Oltre a questo, Agriculture and Agri-food Canada vanta un programma di prestiti denominato ‘Growing Forward’ attraverso il quale è possibile ricevere finanziamenti per i progetti che sostengono o rinnovano il settore agricolo. A mio avviso, sarebbe una buona strategia imprenditoriale costruire in Canada – approfittando di finanziamenti e regimi fiscali favorevoli – ed esportare nel resto del mondo.”

 

La bioeconomia e l’economia circolare sono due paradigmi economici sempre più diffusi, ma l’opinione pubblica ancora fatica a comprendere questo concetto. Come possono stakeholder e autorità comunicare meglio i vantaggi dei prodotti biobased rispetto a quelli di origine fossile?

“La pubblicità è fondamentale, ma per favorire la disponibilità di bioprodotti occorre un mercato: la cosa migliore che i governi dovrebbero fare è dare il buon esempio. Si consideri proprio il programma Biopreferred che ha lo scopo di incentivare l’acquisto e l’utilizzo di prodotti e materiali biologici. Un aspetto peculiare è che – secondo le leggi federali – tutte le agenzie federali e gli appaltatori devono acquistare bioprodotti certificati in categorie identificate dal ministero dell’Agricoltura statunitense. Ciò ha portato a un aumento della domanda di biomateriali – creando un mercato – il che a sua volta ha ridotto i costi.

COMPITI DA SVOLGERE »
a – Quali effetti attribuisce l'estratto all'obbligo, per agenzie federali e appaltatori, di acquistare bioprodotti certificati? Elencali tutti.
b – Come si chiama, secondo l'estratto, il programma di prestiti di Agriculture and Agri-food Canada?

DATI MOSTRATI »
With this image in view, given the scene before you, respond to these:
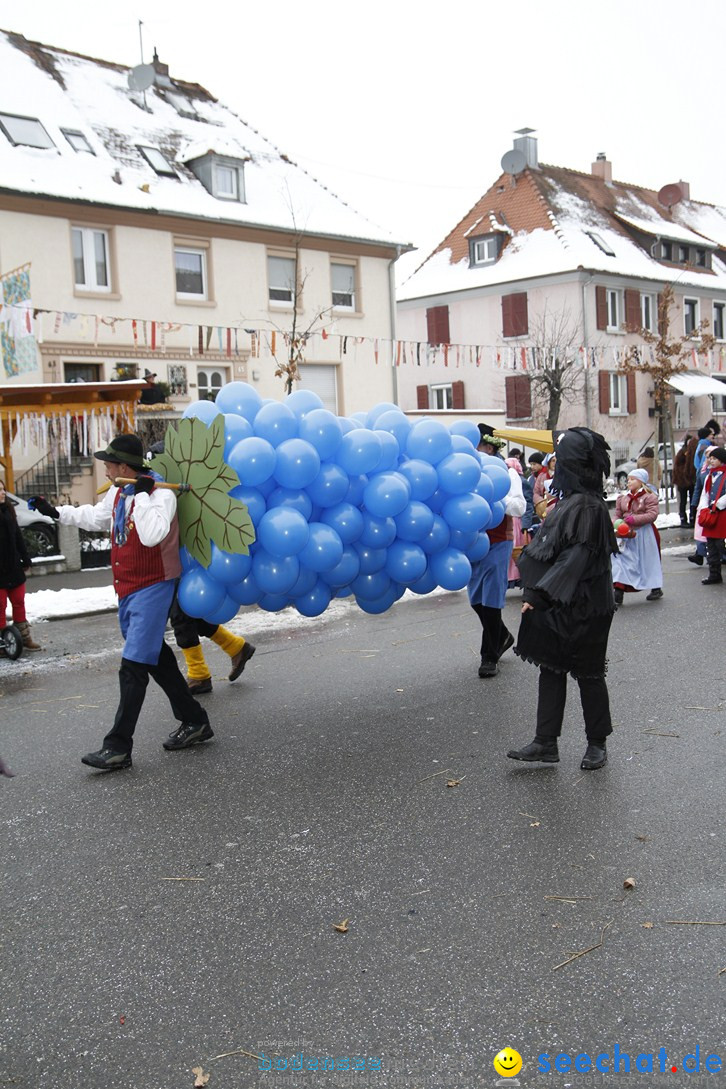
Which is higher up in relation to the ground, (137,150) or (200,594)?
(137,150)

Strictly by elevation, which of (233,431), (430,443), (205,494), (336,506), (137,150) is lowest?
(336,506)

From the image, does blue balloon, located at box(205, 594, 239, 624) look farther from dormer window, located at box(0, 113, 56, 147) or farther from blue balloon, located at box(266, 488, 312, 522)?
dormer window, located at box(0, 113, 56, 147)

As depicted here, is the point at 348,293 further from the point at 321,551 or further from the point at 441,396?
the point at 321,551

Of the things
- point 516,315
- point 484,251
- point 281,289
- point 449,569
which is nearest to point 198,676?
point 449,569

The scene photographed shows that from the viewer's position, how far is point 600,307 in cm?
3547

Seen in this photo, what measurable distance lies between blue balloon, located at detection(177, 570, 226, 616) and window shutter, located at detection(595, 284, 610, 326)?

SOLUZIONI DEI COMPITI »
a –
- Un aumento della domanda di biomateriali
- La creazione di un mercato
- La riduzione dei costi

b – Growing Forward.